As I have written recently, my own life was especially blessed with people who assisted me in working through the things I needed to work through, but they could not do this work for me. Certainly they could and did meet with me regularly (and in some instances still do!) but I would never have become a hermit, much less a diocesan hermit, without the capacity to internalize and process in solitude what those meetings raised or revealed --- both the divine and the human realities this involved! Some have the mistaken idea that obedience means mainly doing as one is told, but actually, it is an attitude towards reality which one cultivates --- an attitude of active and respectful listening and engagement where one meets and comes to terms with truth as well as coming to love its source and all those who reflect it in even the slightest way. Learning this kind of obedience requires assistance usually, even if the majority of the cultivating occurs in the silence of solitude.

I hope this helps!

11 February 2010

"Ephphatha!": Obedience as the Dynamic of Authentic Humanity

Tomorrow's lections bring us face to face with who we are called to be, and with the results of the idolatry that occurs whenever we refuse that vocation. Both issues, vocation and true worship are rooted in the Scriptural notion of obedience, that is in the obligation which is our very nature, to hearken --- to listen and respond to God appropriately with our whole selves. When we are empowered to and respond with such obedience our very lives proclaim the Kingdom of God, not as some distant reality we are still merely waiting for, but as something at work in us here and now. In fact, when our lives are marked by this profound dynamic of obedience, today's readings remind us the reign of God cannot be hidden from others --- though its presence will be seen only with the eyes of faith.
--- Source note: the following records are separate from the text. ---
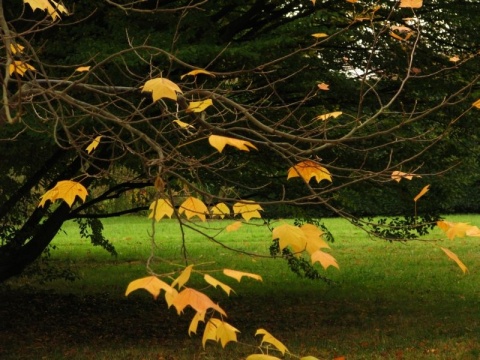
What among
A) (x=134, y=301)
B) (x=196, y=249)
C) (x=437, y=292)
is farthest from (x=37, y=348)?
(x=196, y=249)

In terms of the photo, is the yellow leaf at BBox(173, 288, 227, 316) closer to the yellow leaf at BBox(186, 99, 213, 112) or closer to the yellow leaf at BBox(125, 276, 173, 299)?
the yellow leaf at BBox(125, 276, 173, 299)

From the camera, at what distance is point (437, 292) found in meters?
14.9

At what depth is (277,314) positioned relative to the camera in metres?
12.3

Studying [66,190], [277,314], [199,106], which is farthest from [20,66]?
[277,314]

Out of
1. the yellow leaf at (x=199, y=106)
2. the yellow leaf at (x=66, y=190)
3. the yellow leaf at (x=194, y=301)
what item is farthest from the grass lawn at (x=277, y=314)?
the yellow leaf at (x=194, y=301)

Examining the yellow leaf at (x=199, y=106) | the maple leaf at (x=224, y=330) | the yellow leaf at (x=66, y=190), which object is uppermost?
the yellow leaf at (x=199, y=106)

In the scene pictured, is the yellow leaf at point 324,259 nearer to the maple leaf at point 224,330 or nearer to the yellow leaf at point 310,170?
the maple leaf at point 224,330

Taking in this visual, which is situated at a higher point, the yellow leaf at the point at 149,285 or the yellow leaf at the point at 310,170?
the yellow leaf at the point at 310,170

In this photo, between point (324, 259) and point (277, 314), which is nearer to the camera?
point (324, 259)

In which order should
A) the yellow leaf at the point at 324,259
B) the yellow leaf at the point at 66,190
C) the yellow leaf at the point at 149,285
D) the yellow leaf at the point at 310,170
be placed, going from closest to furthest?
the yellow leaf at the point at 149,285 < the yellow leaf at the point at 324,259 < the yellow leaf at the point at 66,190 < the yellow leaf at the point at 310,170

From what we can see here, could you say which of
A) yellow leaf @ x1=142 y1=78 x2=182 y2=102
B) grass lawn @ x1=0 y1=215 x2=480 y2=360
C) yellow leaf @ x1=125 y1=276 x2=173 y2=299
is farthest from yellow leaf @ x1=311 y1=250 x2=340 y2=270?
grass lawn @ x1=0 y1=215 x2=480 y2=360

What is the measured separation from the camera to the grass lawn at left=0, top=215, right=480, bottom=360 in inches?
362

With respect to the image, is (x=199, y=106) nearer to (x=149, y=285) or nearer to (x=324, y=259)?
(x=324, y=259)

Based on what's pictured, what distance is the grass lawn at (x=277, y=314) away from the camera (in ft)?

In the Gospel, (Mark 7:31-37) A man who is deaf and also has a resultant speech impediment is brought by friends to Jesus; Jesus is begged to heal him. In what is an unusual process for Mark in its crude physicality (or for any of the Gospel writers), Jesus puts his fingers in the man's ears, and then, spitting on his fingers, touches the man's tongue. He looks up to heaven, groans, and says in Aramaic, "ephphatha!" (that is, "Be opened!"). Immediately the man is healed and "speaks plainly." Those who brought him to Jesus are astonished, joyful, and could not contain their need to proclaim Jesus and what he had done: "He has done all things well. He makes the deaf hear and the mute speak."
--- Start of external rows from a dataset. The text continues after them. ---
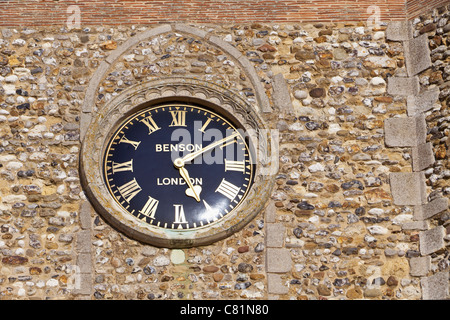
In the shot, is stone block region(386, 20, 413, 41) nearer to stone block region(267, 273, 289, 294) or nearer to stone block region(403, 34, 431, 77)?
stone block region(403, 34, 431, 77)

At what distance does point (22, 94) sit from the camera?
1525 cm

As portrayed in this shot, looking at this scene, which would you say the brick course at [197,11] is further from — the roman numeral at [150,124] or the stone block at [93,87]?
the roman numeral at [150,124]

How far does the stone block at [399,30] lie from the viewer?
15672 millimetres

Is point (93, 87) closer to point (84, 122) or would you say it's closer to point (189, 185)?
point (84, 122)

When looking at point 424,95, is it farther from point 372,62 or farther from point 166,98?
point 166,98

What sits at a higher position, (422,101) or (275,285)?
(422,101)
I am convinced that the deaf and "mute" man (for he is not really mute, but impeded from clear speech by his inability to hear) is a type of each of us, a symbol for the persons we are and for the vocation we are each called to. Theologians speak of human beings as "language events." We are called to be by God, conceived from and an expression of the love of two people for one another, named so that we have the capacity for personal presence in the world and may be personally addressed by others, and we are shaped for good or ill, for wholeness or woundedness, by every word which is addressed to us. Language is the means and symbol of our capacity for relationship and transcendence.
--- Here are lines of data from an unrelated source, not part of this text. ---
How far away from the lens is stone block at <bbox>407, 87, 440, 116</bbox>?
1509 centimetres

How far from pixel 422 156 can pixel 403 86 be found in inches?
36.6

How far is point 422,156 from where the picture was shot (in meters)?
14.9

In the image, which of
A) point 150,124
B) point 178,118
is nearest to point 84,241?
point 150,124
Consider how it is that vocabulary of all sorts opens various worlds to us and makes the whole of the cosmos our own to understand, wonder at, and render more or less articulate; consider how a lack of vocabulary whether affective, theological, scientific, mathematical, psychological, etc, can cripple us and distance us from effectively relating to various dimensions of human life including our own heart. Note, for instance that physicians have found that in any form of mental illness there is a corresponding dimension of difficulty with or dysfunction of language. Consider the very young child's wonderful (and often really annoying!) incessant questioning. There, with every single question and answer, language mediates transcendence (a veritable explosion of transcendence in fact!) and initiates the child further and further into the world of human community, knowledge, understanding, reflection, celebration, and commitment. Language marks us as essentially communal, fundamentally dependent upon others to call us beyond ourselves, essentially temporal AND transcendent, and, by virtue of our being imago dei, responsive and responsible (obedient) at the core of our existence.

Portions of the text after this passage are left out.